By the year 2080 both Social Security and Medicare are expected to consume almost 20% of the U.S. GDP. That means for every $5 of economic activity taking care of the elderly using the big taxpayer credit card will consume $1 of that output. Trillions of dollars. That is not fair.

Now I wait for someone to tell me that the SS Trustees are lying and don't know what they speak of.

Question: when outlays exceed inflow then how will a trust fund exist? You can't even sell worthless bonds to the Federal government without a surplus.

Failure.


Social Security
The annual cost of Social Security benefits represents 4.2 percent of gross domestic product (GDP) in 2005 and is projected to rise to 6.2 percent of GDP in 2030, and then slightly to 6.3 percent of GDP in 2080. The projected 75-year actuarial deficit in the combined Old-Age and Survivors Insurance (OASI) and Disability Insurance (DI) Trust Funds is 2.02 percent of taxable payroll, up from 1.92 percent in last year's report. This increase is due primarily to advancing the projection period, the availability of recent data that led to revisions in key assumptions, and to changes in methods. Although the program passes our short-range test of financial adequacy, it continues to fail our long-range test of close actuarial balance by a wide margin. Projected OASDI tax income will begin to fall short of outlays in 2017, and will be sufficient to finance only 74 percent of scheduled annual benefits in 2040, when the combined OASDI trust fund is projected to be exhausted.

Social Security could be brought into actuarial balance over the next 75 years in various ways, including an immediate increase of 16 percent in payroll tax revenues or an immediate reduction in benefits of 13 percent (or some combination of the two). To the extent that changes are delayed or phased in gradually, greater adjustments in scheduled benefits and revenues would be required. Ensuring that the system is solvent on a sustainable basis over the next 75 years and beyond would also require larger changes.

Medicare
As we reported last year, Medicare's financial difficulties come sooner-and are much more severe-than those confronting Social Security.
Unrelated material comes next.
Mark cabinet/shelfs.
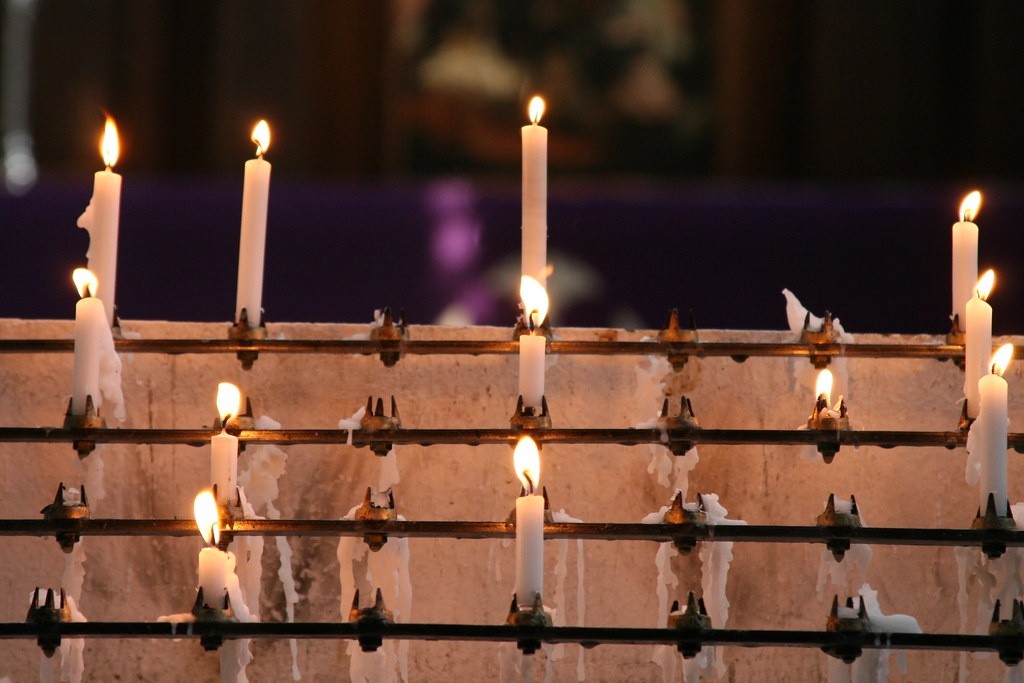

While both programs face demographic challenges, the impact is more severe for Medicare because health care costs increase at older ages. Moreover, underlying health care costs per enrollee are projected to rise faster than the wages per worker on which the payroll tax is paid and on which Social Security benefits are based. As a result, while Medicare's annual costs were 2.7 percent of GDP in 2005, or over 60 percent of Social Security's, they are now projected to surpass Social Security expenditures in a little more than 20 years and reach 11 percent of GDP in 2080.